[Image-based spatial reasoning data]
↓↓↓

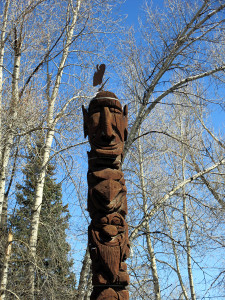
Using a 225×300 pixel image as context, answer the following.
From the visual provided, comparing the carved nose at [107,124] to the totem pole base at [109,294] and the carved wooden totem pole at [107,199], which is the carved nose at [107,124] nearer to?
the carved wooden totem pole at [107,199]

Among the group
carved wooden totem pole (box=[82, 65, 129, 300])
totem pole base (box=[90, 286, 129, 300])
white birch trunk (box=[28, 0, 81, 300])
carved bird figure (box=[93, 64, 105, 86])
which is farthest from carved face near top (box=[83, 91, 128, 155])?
white birch trunk (box=[28, 0, 81, 300])

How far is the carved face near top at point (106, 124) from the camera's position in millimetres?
4805

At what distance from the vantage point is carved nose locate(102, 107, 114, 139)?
4.79 meters

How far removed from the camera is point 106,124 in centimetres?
485

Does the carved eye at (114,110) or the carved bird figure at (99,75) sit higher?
the carved bird figure at (99,75)

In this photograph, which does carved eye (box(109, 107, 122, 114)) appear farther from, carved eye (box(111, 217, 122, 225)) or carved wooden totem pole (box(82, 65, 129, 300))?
carved eye (box(111, 217, 122, 225))

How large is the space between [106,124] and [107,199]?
97 cm

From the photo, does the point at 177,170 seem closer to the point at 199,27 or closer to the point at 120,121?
the point at 199,27

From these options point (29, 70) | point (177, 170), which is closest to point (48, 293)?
point (29, 70)

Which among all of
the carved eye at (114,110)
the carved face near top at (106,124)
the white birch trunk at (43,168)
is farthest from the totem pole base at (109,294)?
the white birch trunk at (43,168)

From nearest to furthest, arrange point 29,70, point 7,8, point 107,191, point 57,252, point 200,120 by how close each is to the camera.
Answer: point 107,191
point 57,252
point 7,8
point 29,70
point 200,120

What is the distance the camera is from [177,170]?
1560cm

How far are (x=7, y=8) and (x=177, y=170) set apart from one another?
9.00m

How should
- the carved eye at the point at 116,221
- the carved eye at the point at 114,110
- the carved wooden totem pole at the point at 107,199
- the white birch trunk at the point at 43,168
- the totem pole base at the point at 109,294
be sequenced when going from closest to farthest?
the totem pole base at the point at 109,294, the carved wooden totem pole at the point at 107,199, the carved eye at the point at 116,221, the carved eye at the point at 114,110, the white birch trunk at the point at 43,168
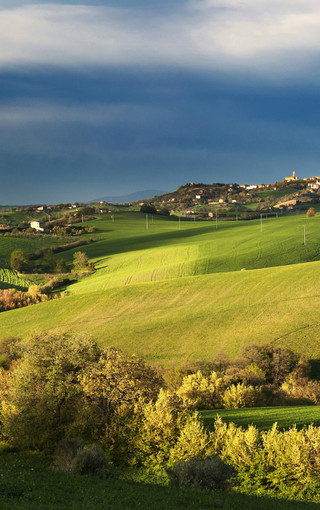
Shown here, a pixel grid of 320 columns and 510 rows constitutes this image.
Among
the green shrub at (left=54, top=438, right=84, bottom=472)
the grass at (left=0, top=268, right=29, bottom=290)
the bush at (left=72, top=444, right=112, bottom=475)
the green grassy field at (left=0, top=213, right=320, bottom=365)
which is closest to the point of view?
the bush at (left=72, top=444, right=112, bottom=475)

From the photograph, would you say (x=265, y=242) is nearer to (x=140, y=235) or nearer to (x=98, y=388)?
(x=140, y=235)

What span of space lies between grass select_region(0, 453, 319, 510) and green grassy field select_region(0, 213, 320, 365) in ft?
58.5

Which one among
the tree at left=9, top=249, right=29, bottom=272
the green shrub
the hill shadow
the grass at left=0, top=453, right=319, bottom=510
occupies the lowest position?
the green shrub

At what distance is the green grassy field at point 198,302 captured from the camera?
47.8 m

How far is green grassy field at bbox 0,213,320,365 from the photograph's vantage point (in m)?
47.8

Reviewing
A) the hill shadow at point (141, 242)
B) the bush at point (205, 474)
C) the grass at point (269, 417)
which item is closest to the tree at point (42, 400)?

↑↑↑

*Directions:* From the records given above, reproduce all text exactly and exclude each picture.

*The response:*
Using a 225×300 pixel image as context, answer the following.
From the visual provided, comparing the carved nose at [107,124] to the totem pole base at [109,294] and the carved wooden totem pole at [107,199], which is the carved nose at [107,124] nearer to?
the carved wooden totem pole at [107,199]

Among the group
carved wooden totem pole (box=[82, 65, 129, 300])
totem pole base (box=[90, 286, 129, 300])
white birch trunk (box=[28, 0, 81, 300])
carved bird figure (box=[93, 64, 105, 86])
which is farthest from carved face near top (box=[83, 91, 128, 155])?
white birch trunk (box=[28, 0, 81, 300])

How far is the carved face near top at point (106, 124) from the camera's position in millimetres?
4805

At what distance from the vantage point is carved nose locate(102, 107, 114, 139)?
4.79 meters

How far removed from the camera is point 106,124 in centimetres?
485

Does the carved eye at (114,110) or the carved bird figure at (99,75) sit higher?
the carved bird figure at (99,75)

In this photograph, which does carved eye (box(109, 107, 122, 114)) appear farther from, carved eye (box(111, 217, 122, 225)) or carved wooden totem pole (box(82, 65, 129, 300))?
carved eye (box(111, 217, 122, 225))

How large is the space between [106,124] and [107,199]?
97 cm

From the photo, does the point at 177,170 seem closer to the point at 199,27 or closer to the point at 120,121?
the point at 199,27

From these options point (29, 70) | point (177, 170), which is closest to point (48, 293)?
point (29, 70)

Which among all of
the carved eye at (114,110)
the carved face near top at (106,124)
the white birch trunk at (43,168)
is farthest from the totem pole base at (109,294)?
the white birch trunk at (43,168)

From nearest to furthest, arrange point 29,70, point 7,8, point 107,191, point 57,252, point 200,120 by how close each is to the camera.
Answer: point 107,191
point 57,252
point 7,8
point 29,70
point 200,120

What is the distance the camera is from [177,170]?
1560cm

How far are (x=7, y=8) and (x=177, y=170) set apart from one another?
9.00m

How should
- the carved eye at the point at 116,221
- the carved eye at the point at 114,110
- the carved wooden totem pole at the point at 107,199
- the white birch trunk at the point at 43,168
- the totem pole base at the point at 109,294
be sequenced when going from closest to farthest?
the totem pole base at the point at 109,294, the carved wooden totem pole at the point at 107,199, the carved eye at the point at 116,221, the carved eye at the point at 114,110, the white birch trunk at the point at 43,168
Shown here, a pixel grid of 320 columns and 510 rows constitutes this image.
Among
the green shrub at (left=54, top=438, right=84, bottom=472)
the grass at (left=0, top=268, right=29, bottom=290)
the bush at (left=72, top=444, right=112, bottom=475)
the green grassy field at (left=0, top=213, right=320, bottom=365)
which is closest to the point of view?
the bush at (left=72, top=444, right=112, bottom=475)

From the photograph, would you say (x=265, y=242) is nearer to (x=140, y=235) or nearer to (x=98, y=388)?
(x=140, y=235)

What span of space lies between grass select_region(0, 453, 319, 510) and green grassy field select_region(0, 213, 320, 365) in ft?
58.5

Which one among
the tree at left=9, top=249, right=29, bottom=272
the green shrub
the hill shadow
the grass at left=0, top=453, right=319, bottom=510
occupies the lowest position?
the green shrub

At what distance is the green grassy field at point 198,302 captured from the camera?
47.8 m

How far is green grassy field at bbox 0,213,320,365 from the photograph's vantage point (in m)?
47.8

Reviewing
A) the hill shadow at point (141, 242)
B) the bush at point (205, 474)
C) the grass at point (269, 417)
which item is closest to the tree at point (42, 400)?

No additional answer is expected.